▶ _Supplied material_:
+-------+
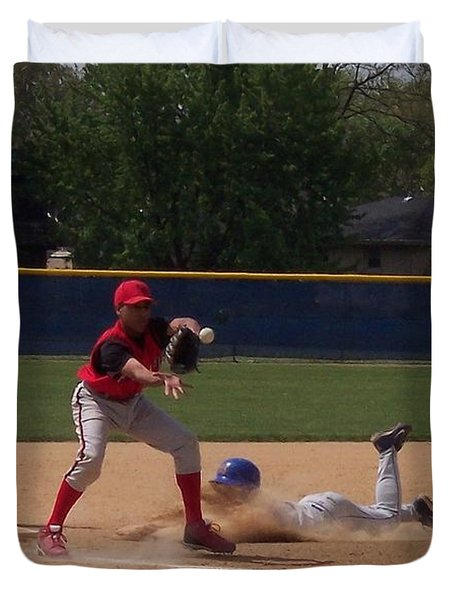 Head Slide In Baseball Duvet Cover by Thomas Woolworth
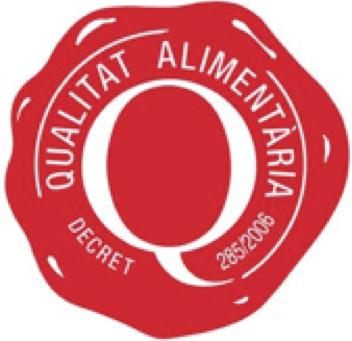 Catalunya Qualitat Alimentària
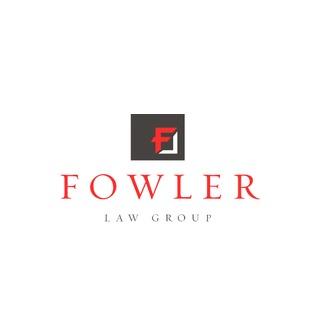 /logo-thefowlerlawgroup_75685.png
+-------+
▶ _What needs to be done_: Without altering anything, output all the lines above but none of the images.

▶ _Task output_:
 Head Slide In Baseball Duvet Cover by Thomas Woolworth
 Catalunya Qualitat Alimentària
 /logo-thefowlerlawgroup_75685.png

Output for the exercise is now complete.